▶ **WHAT YOU SHOULD DO**
Given the records underneath, please repeat exactly the lines from the line with "Panoramic Scene Farm" through the line with "Pflanze im Kübel", passing over any picture.

▶ **TASK MATERIAL**
((

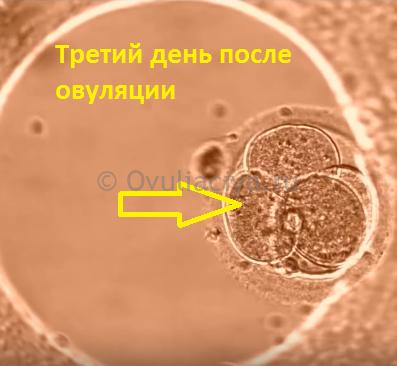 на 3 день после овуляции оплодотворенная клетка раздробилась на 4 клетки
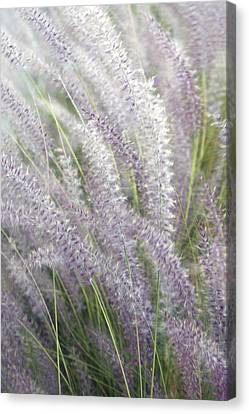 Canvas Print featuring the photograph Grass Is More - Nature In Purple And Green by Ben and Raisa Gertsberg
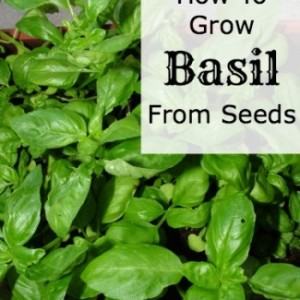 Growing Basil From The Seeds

))
((

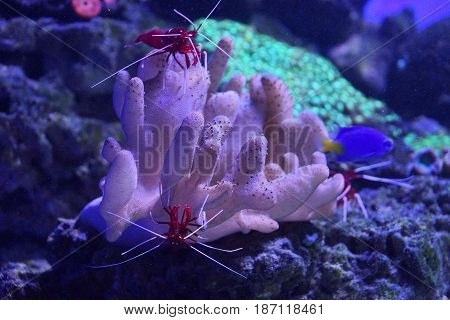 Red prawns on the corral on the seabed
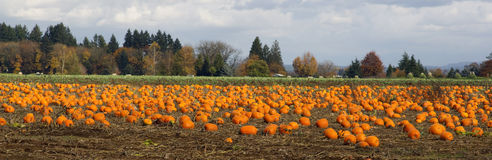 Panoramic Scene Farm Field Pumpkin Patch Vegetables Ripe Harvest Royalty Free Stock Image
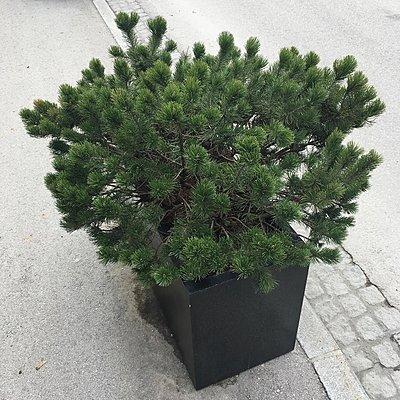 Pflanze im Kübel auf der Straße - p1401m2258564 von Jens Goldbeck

))

▶ **EXERCISE OUTPUT**
 Panoramic Scene Farm Field Pumpkin Patch Vegetables Ripe Harvest Royalty Free Stock Image
 Pflanze im Kübel auf der Straße - p1401m2258564 von Jens Goldbeck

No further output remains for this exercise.